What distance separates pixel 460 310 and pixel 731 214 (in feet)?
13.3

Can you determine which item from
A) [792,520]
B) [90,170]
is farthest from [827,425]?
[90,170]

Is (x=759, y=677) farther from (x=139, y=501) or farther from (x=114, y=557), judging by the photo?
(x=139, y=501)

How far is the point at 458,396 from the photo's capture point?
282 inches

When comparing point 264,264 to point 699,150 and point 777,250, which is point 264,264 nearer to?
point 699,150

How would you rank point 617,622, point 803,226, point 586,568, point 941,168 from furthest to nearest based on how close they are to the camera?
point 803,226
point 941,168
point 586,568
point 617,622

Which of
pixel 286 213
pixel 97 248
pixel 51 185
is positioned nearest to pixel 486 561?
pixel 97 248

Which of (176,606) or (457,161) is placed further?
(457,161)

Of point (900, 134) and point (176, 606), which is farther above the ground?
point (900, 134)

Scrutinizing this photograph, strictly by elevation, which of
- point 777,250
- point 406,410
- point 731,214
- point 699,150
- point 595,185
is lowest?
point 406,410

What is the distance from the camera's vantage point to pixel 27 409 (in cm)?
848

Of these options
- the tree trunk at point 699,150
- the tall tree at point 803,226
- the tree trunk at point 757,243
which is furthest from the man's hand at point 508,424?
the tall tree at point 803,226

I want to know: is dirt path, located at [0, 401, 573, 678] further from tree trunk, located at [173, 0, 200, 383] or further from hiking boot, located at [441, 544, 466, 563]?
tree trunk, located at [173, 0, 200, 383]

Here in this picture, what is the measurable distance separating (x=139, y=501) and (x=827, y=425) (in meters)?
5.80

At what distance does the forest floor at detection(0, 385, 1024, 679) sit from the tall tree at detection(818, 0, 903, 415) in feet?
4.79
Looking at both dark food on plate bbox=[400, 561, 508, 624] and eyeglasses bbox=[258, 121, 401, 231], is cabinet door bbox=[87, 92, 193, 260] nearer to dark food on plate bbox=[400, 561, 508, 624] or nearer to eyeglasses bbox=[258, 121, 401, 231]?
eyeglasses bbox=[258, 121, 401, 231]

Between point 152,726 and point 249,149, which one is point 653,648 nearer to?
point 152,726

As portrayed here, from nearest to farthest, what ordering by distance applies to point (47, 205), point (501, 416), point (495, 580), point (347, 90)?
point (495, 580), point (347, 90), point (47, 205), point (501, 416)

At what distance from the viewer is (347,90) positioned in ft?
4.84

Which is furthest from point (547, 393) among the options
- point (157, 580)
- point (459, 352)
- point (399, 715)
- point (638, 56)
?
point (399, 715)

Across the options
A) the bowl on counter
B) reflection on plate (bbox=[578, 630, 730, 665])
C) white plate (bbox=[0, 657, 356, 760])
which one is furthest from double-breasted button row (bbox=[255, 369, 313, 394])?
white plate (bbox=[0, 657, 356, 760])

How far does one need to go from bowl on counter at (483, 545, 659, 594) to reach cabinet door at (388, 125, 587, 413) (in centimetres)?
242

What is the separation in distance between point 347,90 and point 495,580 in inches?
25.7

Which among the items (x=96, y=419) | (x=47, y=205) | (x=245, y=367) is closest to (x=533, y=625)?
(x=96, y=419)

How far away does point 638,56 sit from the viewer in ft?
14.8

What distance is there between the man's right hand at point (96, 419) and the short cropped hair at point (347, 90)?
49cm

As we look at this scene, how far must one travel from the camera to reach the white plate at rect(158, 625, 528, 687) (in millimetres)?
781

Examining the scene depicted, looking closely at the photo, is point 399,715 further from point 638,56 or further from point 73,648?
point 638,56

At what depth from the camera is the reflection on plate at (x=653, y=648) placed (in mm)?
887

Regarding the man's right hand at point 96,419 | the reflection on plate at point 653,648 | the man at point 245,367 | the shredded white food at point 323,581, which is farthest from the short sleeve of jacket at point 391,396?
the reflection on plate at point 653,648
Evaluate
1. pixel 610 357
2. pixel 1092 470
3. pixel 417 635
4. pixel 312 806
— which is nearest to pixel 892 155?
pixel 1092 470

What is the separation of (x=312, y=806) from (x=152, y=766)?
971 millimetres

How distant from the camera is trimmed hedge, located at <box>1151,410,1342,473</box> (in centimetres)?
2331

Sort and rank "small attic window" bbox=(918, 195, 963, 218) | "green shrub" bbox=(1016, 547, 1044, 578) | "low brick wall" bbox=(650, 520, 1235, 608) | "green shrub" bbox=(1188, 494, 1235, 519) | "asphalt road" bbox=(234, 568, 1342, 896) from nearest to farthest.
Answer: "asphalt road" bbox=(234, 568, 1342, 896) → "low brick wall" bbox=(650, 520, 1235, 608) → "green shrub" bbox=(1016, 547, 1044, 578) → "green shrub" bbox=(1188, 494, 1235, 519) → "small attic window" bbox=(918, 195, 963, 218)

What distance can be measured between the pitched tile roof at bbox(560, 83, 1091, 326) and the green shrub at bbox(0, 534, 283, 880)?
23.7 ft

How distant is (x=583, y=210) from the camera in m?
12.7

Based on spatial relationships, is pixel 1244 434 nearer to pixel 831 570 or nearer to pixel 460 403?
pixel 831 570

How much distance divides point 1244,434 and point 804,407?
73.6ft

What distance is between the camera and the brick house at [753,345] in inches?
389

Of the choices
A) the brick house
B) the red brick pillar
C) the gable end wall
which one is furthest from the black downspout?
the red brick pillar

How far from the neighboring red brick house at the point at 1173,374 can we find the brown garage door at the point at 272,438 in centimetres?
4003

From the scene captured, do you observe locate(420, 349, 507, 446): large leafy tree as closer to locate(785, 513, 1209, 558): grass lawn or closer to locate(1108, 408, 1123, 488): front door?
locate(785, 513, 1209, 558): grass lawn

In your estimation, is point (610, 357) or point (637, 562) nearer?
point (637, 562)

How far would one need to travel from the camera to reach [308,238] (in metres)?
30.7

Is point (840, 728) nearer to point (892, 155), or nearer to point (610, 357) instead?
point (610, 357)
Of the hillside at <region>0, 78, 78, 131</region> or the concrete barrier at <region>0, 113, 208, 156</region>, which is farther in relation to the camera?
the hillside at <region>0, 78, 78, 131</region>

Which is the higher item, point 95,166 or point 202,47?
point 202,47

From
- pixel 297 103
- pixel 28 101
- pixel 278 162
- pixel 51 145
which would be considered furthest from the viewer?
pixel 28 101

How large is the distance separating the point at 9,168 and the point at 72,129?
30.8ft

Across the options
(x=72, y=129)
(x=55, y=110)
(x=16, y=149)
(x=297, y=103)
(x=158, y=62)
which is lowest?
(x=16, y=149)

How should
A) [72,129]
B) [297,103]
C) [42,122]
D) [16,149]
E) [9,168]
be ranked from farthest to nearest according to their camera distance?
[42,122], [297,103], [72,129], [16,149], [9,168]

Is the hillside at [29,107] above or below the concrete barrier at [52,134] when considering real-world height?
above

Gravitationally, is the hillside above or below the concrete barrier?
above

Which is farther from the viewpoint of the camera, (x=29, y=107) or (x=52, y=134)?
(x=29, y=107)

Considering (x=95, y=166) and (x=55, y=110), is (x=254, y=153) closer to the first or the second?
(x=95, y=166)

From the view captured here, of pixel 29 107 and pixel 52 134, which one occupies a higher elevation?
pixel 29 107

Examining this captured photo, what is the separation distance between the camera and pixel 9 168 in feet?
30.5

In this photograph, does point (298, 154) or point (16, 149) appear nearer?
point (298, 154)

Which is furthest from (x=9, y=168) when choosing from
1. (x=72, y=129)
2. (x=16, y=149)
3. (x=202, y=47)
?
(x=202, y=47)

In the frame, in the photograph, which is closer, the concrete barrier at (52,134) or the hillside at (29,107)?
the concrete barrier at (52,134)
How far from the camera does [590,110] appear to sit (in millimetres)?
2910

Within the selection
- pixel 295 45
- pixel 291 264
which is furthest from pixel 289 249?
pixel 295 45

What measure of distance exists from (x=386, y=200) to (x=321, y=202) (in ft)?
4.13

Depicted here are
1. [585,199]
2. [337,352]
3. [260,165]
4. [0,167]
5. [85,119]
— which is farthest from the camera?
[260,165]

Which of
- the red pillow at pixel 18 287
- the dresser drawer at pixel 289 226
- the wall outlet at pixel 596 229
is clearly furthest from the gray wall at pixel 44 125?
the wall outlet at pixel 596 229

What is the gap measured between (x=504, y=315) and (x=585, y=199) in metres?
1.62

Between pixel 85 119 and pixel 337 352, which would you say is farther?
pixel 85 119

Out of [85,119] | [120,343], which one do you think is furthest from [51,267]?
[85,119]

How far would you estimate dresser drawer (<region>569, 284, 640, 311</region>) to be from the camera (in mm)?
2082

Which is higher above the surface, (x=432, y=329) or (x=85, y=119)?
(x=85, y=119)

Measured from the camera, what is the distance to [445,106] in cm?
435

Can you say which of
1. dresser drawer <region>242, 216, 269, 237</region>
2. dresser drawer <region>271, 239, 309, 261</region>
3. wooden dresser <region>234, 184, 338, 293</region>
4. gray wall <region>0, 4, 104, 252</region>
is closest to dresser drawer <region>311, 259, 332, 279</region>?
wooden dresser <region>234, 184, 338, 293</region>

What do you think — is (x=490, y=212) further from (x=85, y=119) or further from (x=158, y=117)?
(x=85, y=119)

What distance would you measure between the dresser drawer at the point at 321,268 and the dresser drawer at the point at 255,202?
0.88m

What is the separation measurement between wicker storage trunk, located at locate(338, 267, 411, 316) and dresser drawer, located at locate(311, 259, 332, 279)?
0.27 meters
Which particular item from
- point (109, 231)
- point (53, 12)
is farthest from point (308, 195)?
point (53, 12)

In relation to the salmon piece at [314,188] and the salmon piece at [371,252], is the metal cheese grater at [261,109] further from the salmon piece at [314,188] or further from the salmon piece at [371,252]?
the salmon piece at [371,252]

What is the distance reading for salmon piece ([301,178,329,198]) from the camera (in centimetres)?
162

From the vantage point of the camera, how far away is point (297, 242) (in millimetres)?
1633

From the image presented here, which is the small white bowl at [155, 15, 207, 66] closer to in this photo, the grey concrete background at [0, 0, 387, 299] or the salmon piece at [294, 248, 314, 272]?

——

EXERCISE DESCRIPTION: Give back, unchanged, every line from the one with "Which particular item from" to the end of the entries above.

EXERCISE OUTPUT:
Which particular item from
- point (109, 231)
- point (53, 12)
is farthest from point (308, 195)?
point (53, 12)

In relation to the salmon piece at [314,188] and the salmon piece at [371,252], is the metal cheese grater at [261,109] further from the salmon piece at [314,188] or further from the salmon piece at [371,252]?
the salmon piece at [371,252]

What is the distance reading for salmon piece ([301,178,329,198]) from the camera (in centimetres)?
162

From the vantage point of the camera, how far away is point (297, 242) (in millimetres)?
1633

From the image presented here, which is the small white bowl at [155, 15, 207, 66] closer to in this photo, the grey concrete background at [0, 0, 387, 299] or the salmon piece at [294, 248, 314, 272]?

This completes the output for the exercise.